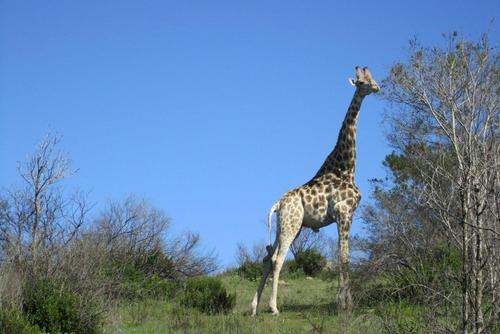 South Africa Wildlife Adventure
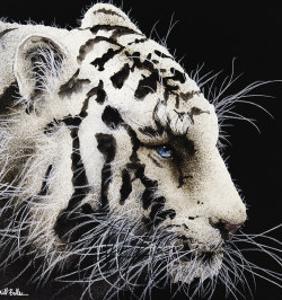 Tiger by Will Bullas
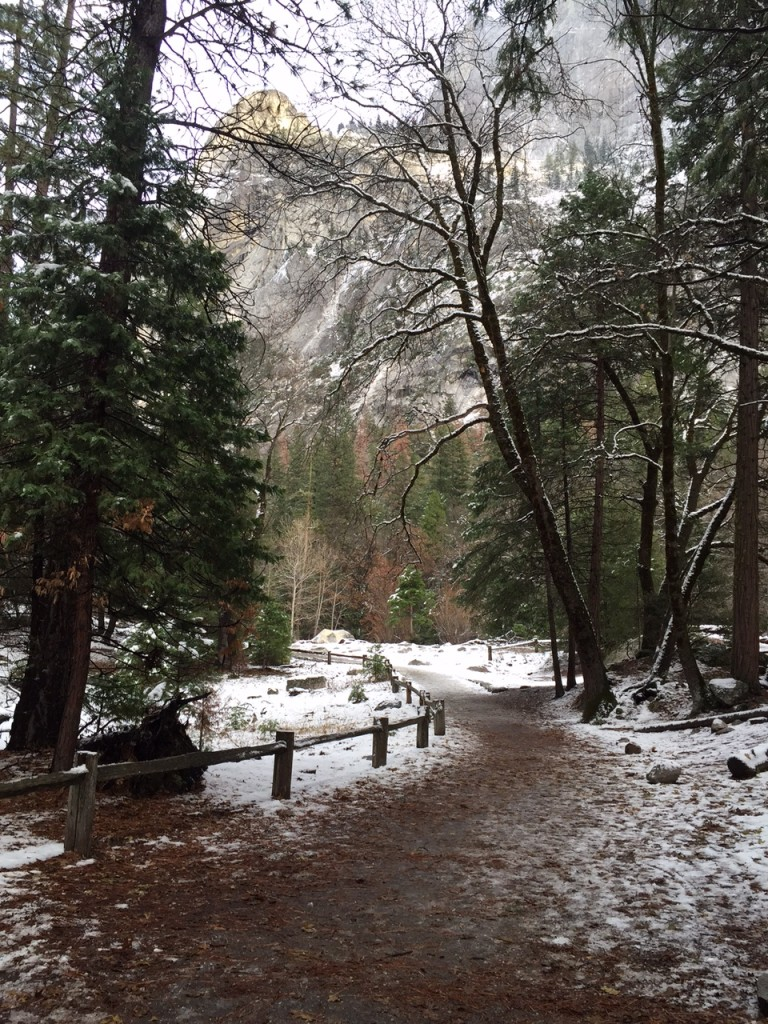 Hiking Trail to Mirror Lake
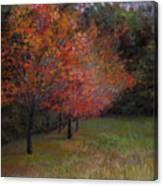 Mama's Dogwoods Canvas Print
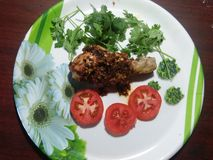Pollo de Madura Tandoori Fotografía de archivo libre de regalías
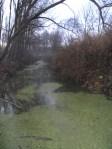 gentbourgoyen10122012-025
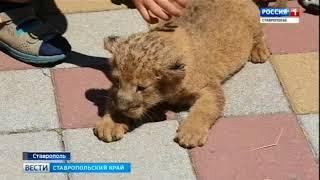 В ставропольском зоопарке прибавление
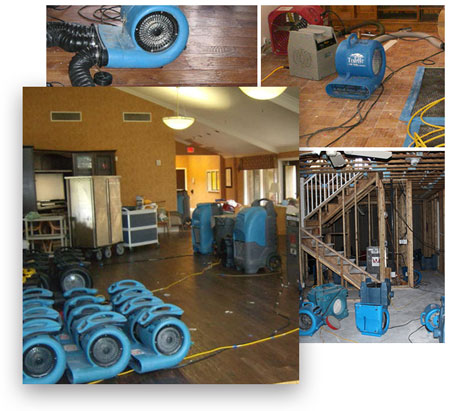 Sanjose water Damage cleaning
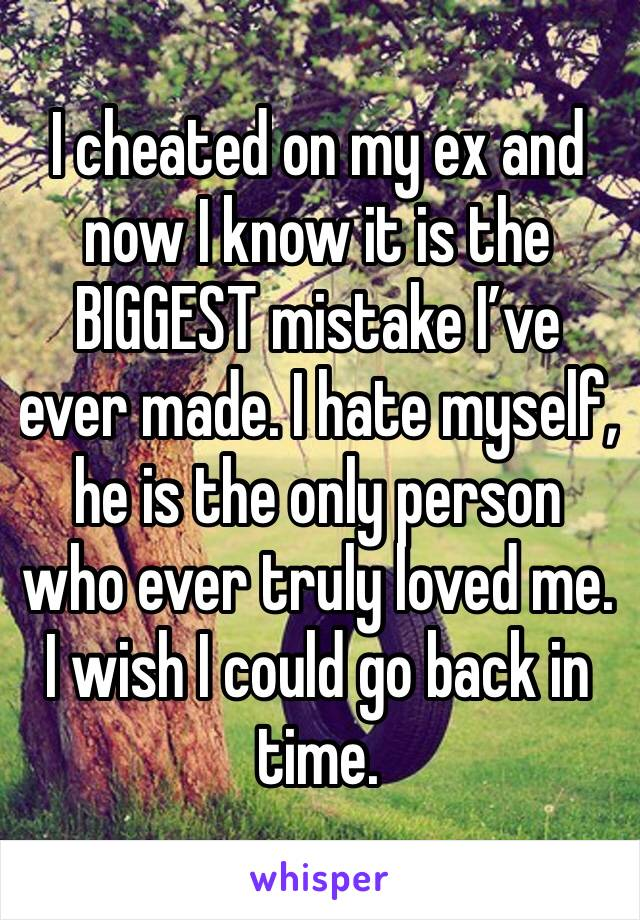 I cheated on my ex and now I know it is the BIGGEST mistake I've ever made. I hate myself, he is the only person who ever truly loved me. I wish I could go back in time.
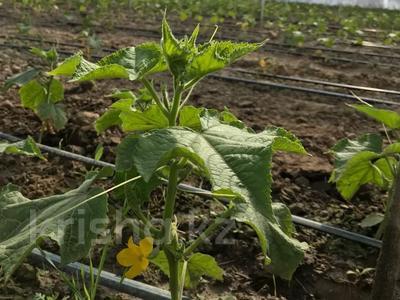Склад продовольственный 61.2 га, Желтоксан — Аль-Фараби за 30 млн 〒 в Унгуртасе — фото 16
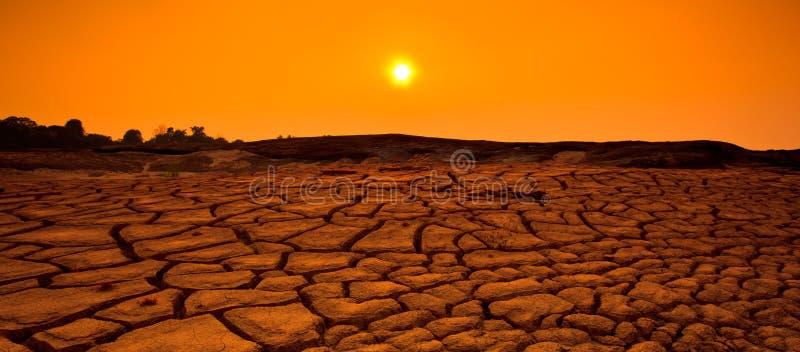 在日落的旱田背景 免版税库存图片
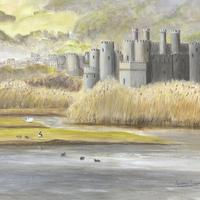 """Acrylic, 24""""x18"""". A view of Conway castle across the beautiful river Conway estuary from the RSPB nature reserve."""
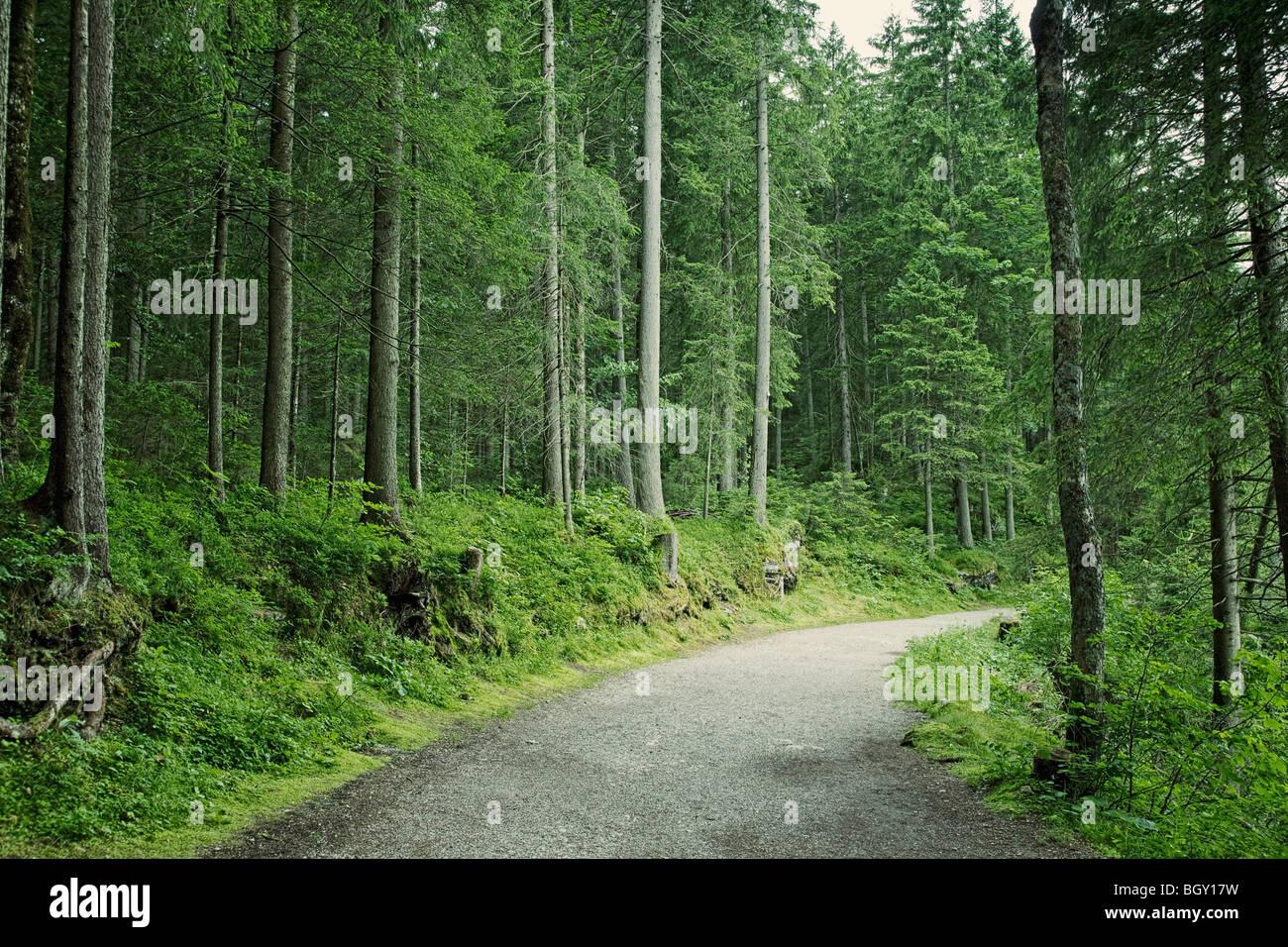 Percorso di foresta sentiero percorso in Baviera Germania Europa Immagini Stock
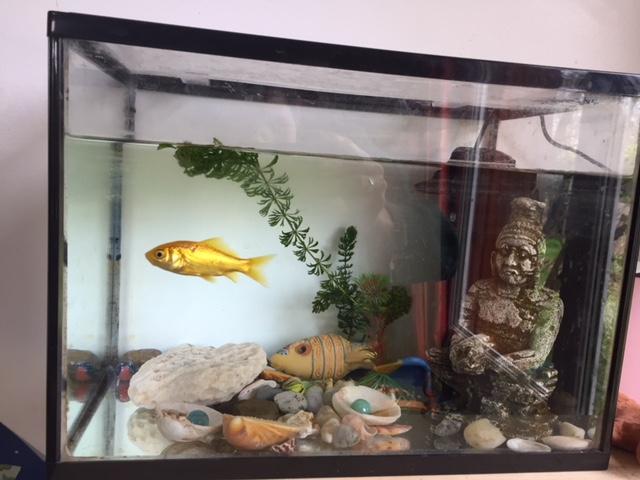 Quel poisson dans un 20L rectangulaire Img_2210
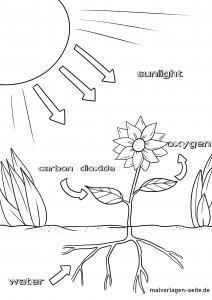 Photosynthesis English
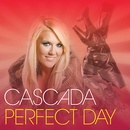 Обложка альбома Perfect Day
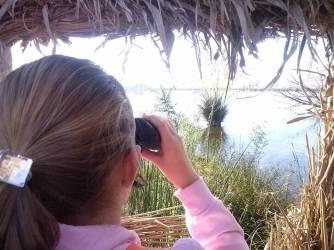 Mirador ornitológico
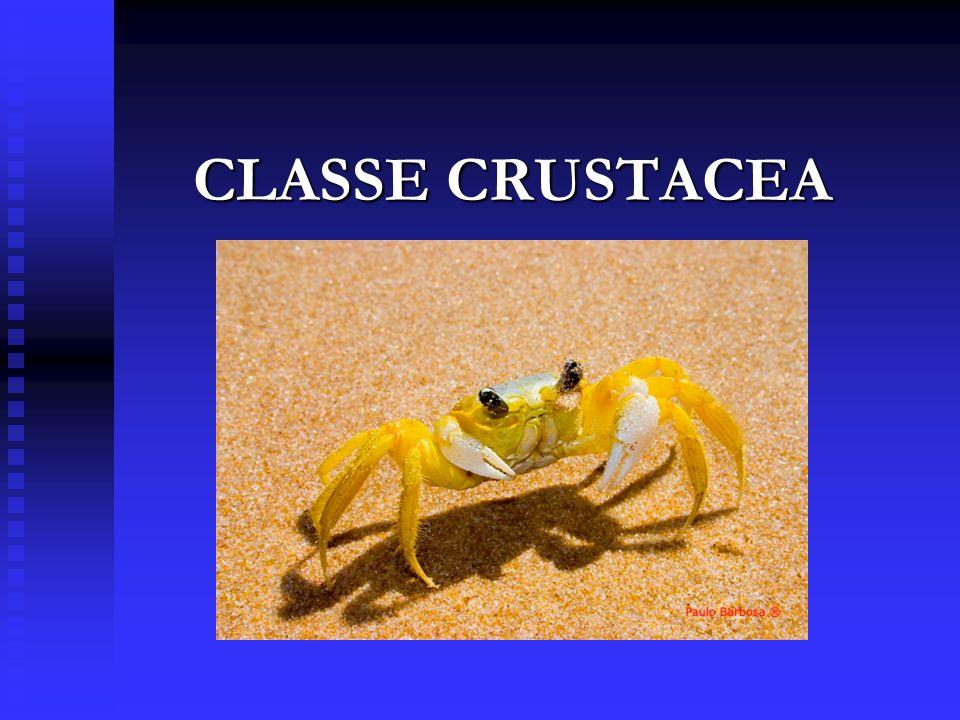 CLASSE CRUSTACEA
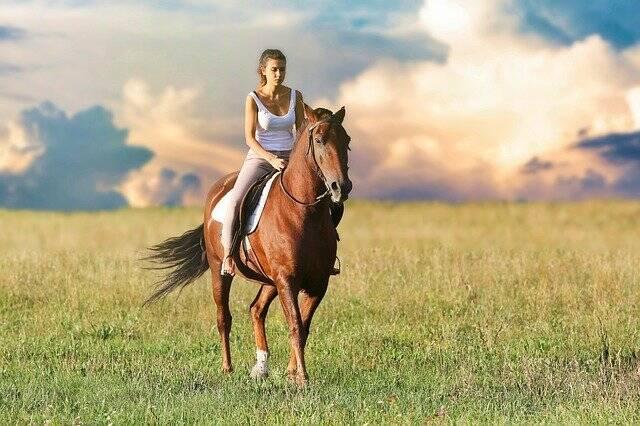 A sentença por roubo de cavalo é pena de morte na Flórida, EUA(Foto: Pixabay)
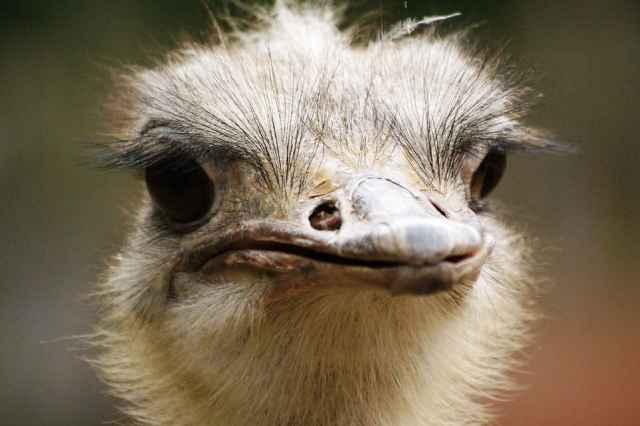 Struisvogelkwekerij van Le Doneu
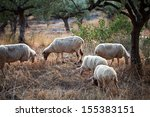 Sheep Walking In Mountain In...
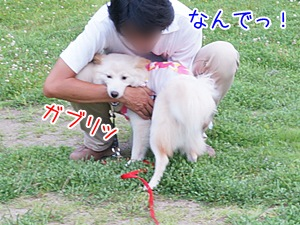 20130716_12.jpg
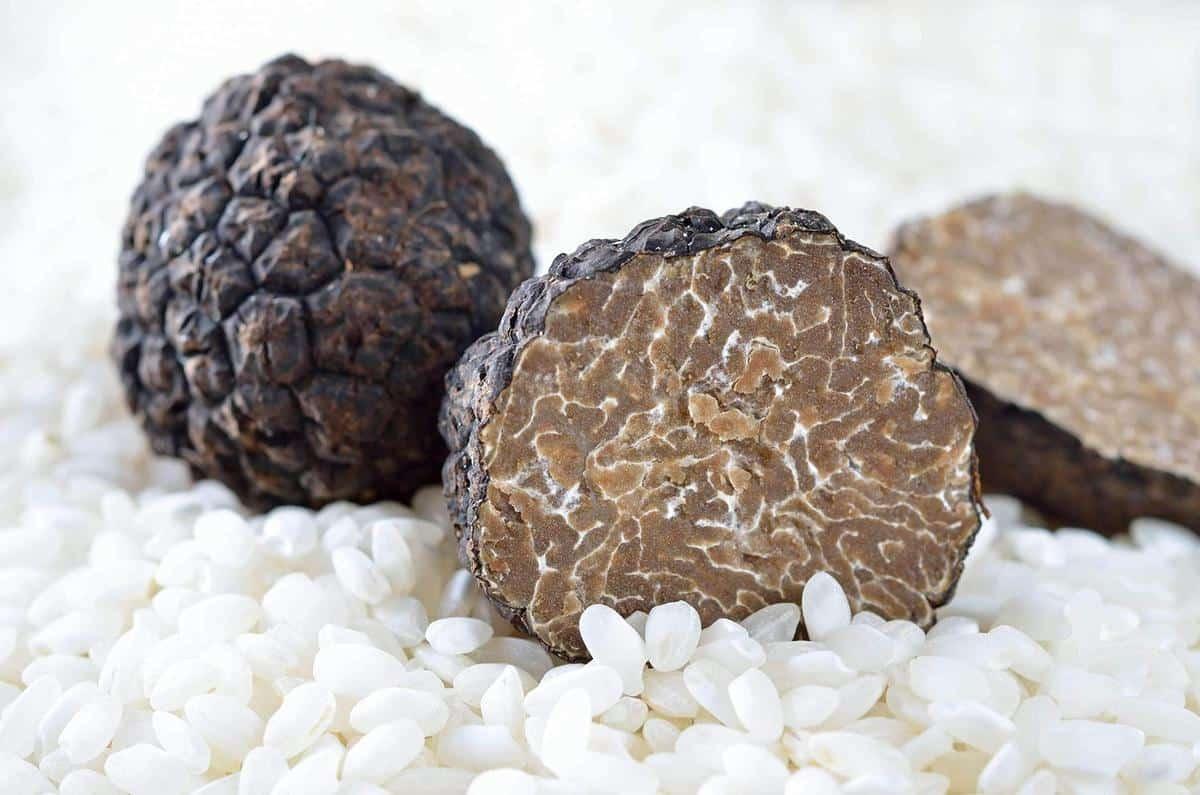 Cách bảo quản nấm trufle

> **What you should do**
All entries, top to bottom, should be retyped exactly; the pictures should not be.

> **Output for this exercise**
 South Africa Wildlife Adventure
 Tiger by Will Bullas
 Hiking Trail to Mirror Lake
 Mama's Dogwoods Canvas Print
Pollo de Madura Tandoori Fotografía de archivo libre de regalías
 gentbourgoyen10122012-025
 В ставропольском зоопарке прибавление
 Sanjose water Damage cleaning
 I cheated on my ex and now I know it is the BIGGEST mistake I've ever made. I hate myself, he is the only person who ever truly loved me. I wish I could go back in time.
Склад продовольственный 61.2 га, Желтоксан — Аль-Фараби за 30 млн 〒 в Унгуртасе — фото 16
 在日落的旱田背景 免版税库存图片
 """Acrylic, 24""""x18"""". A view of Conway castle across the beautiful river Conway estuary from the RSPB nature reserve."""
 Percorso di foresta sentiero percorso in Baviera Germania Europa Immagini Stock
 Quel poisson dans un 20L rectangulaire Img_2210
 Photosynthesis English
 Обложка альбома Perfect Day
 Mirador ornitológico
 CLASSE CRUSTACEA
 A sentença por roubo de cavalo é pena de morte na Flórida, EUA(Foto: Pixabay)
 Struisvogelkwekerij van Le Doneu
 Sheep Walking In Mountain In...
 20130716_12.jpg
 Cách bảo quản nấm trufle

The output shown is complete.